» Tarefa A
Reescreva em forma de lista o parágrafo do texto fornecido que começa com "Tais leis derrotando os tabus", mantendo os fatos principais.
» Tarefa B
Escreva a continuação da reportagem sobre a chacina de Charleston a partir do último parágrafo apresentado.

» Texto fornecido

────

Anderson lidera a bancada de 39 deputados e senadores (do total de 170 parlamentares da casa), e era amigo do reverendo Clementa Pinckney, 43, assassinado na chacina da igreja Emanuel, em Charleston, na quarta (17).

"A comunidade negra deste Estado está muito mais articulada, educada e, preciso dizer, cansada do racismo", disse que veio de Georgetown, a 100 km de Charleston, aonde mora, para participar de uma vigília nesta sexta à noite.

"Somos um Estado muito conservador, que ainda exalta a Confederação [os Estados do Sul do país que tentaram se separar dos EUA para manter a escravidão]", diz Anderson, "mas tivemos vitórias recentes".

Câmeras no Uniforme

Ele relembra que há três semanas a Assembleia local, controlada pelo Partido Republicano, aprovou uma lei exigindo que os policiais estaduais usem câmeras acopladas ao uniforme. A lei votada de forma expressa foi apresentada depois que um jovem com celular gravou um policial matando um homem negro desarmado com oito tiros após uma perseguição.

O crime aconteceu na vizinha North Charleston, terceira cidade do Estado. O vídeo viralizou e se tornou uma prova sobre abusos policiais contra a minoria negra.

"Se conseguimos apoio suprapartidiário para essa lei, temos que tentar mais alto agora", conta. Para ele, o controle de armas "ainda é tabu" no país.

"Mas acho que as pessoas estão muito sensíveis a um crime que matou pessoas que estudavam a Bíblia, que estavam absorvendo os ensinamentos de Deus."

Tais leis derrotando os tabus devem esperar. A Assembleia Legislativa local se reúne apenas no primeiro semestre. As sessões vão de janeiro ao início de junho. Deputados e senadores ganham salários simbólicos, de US$ 10.400 por ano. Mas são bastante criticados por pedir reembolsos, de diárias, refeições e hospedagens enquanto estão hospedados na capital, Columbia.

Terrorismo

Para Fredrick Harris, diretor do centro de estudos sobre política e sociedade afro-americana da Universidade Columbia, a chacina é, sem dúvida, um ato terrorista.

────

» Material fornecido

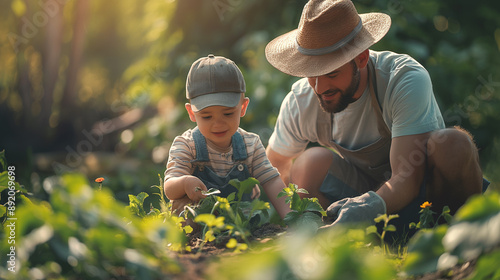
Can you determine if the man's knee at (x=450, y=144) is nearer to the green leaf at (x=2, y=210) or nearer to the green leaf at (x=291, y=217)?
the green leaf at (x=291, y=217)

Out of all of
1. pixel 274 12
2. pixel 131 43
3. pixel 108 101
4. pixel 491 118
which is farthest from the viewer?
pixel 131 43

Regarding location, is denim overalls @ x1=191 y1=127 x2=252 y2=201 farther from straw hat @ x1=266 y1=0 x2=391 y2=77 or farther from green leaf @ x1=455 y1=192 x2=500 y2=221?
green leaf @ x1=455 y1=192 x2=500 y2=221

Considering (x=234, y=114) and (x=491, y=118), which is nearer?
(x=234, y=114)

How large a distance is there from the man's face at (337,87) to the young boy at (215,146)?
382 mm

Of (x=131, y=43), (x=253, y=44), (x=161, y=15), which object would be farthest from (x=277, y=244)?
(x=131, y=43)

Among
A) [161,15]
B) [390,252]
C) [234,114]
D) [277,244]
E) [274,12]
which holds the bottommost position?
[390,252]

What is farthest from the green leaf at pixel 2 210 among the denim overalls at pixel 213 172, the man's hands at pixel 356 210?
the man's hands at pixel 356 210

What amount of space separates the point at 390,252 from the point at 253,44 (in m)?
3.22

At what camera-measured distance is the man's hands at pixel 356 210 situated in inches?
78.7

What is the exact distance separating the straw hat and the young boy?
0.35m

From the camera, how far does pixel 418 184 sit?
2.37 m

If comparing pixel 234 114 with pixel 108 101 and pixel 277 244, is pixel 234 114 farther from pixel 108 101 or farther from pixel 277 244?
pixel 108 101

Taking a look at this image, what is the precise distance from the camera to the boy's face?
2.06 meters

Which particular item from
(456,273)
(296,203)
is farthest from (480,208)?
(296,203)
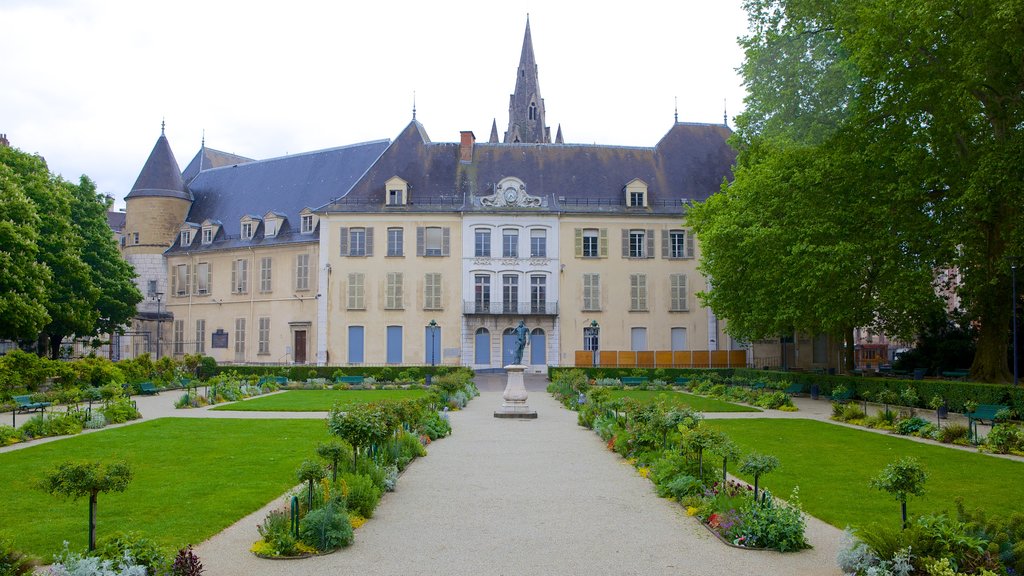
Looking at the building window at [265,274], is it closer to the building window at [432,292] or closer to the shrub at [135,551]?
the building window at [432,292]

────

» Resposta A
- Leis que derrubem tabus terão de esperar.
- A Assembleia Legislativa local só se reúne no primeiro semestre, de janeiro ao início de junho.
- Deputados e senadores recebem salário simbólico de US$ 10.400 por ano.
- São muito criticados por pedir reembolso de diárias, refeições e hospedagem enquanto ficam na capital, Columbia.

» Resposta B
"Quando falamos de questões raciais nos Estados Unidos, há uma negação coletiva sobre a história e sobre atos de discriminação. É, sim, um ato de terrorismo", diz

Autor do livro "Beyond Discrimination: Racial Discrimination in a Post-Racist Era" (Além da discriminação: a discriminação racial na era pós-racista, de 2013), Harris afirma que o crime em Charleston é resultado do legado racista dos EUA e não pode ser visto como um ato isolado do cenário político do país.

"Quando brancos se voltam contra negros, isso é visto como um ato individual, como se a ideologia do racismo e a política americana não tivessem nada a ver com a decisão de um homem entrar em uma igreja e matar negros na Carolina do Sul", afirma.

"É um ato de um indivíduo, mas parece ter sido influenciado por esse pensamento”, disse Harris.

Marcas da escravidão

A dez quadras da igreja metodista episcopal Emanuel, local da chacina, fica o antigo Mercado de Escravos de Charleston, o principal do país na primeira metade do século 19.

Chamada até hoje de "Mãe Emanuel" pelos moradores de Charleston, a igreja foi a primeira criada por e para negros no sul escravocrata americano, em 1816.

Como os cultos nas demais igrejas eram segregados, líderes negros quiseram uma igreja só deles. Poucos anos depois, as autoridades locais começaram a proibir igrejas para afro-americanos – elas reuniam abolicionistas e líderes de revoltas de escravos.

Uma década depois de sua criação, vários de seus líderes já tinham sido presos ou mortos, e suas cerimônias tinham que ser secretas.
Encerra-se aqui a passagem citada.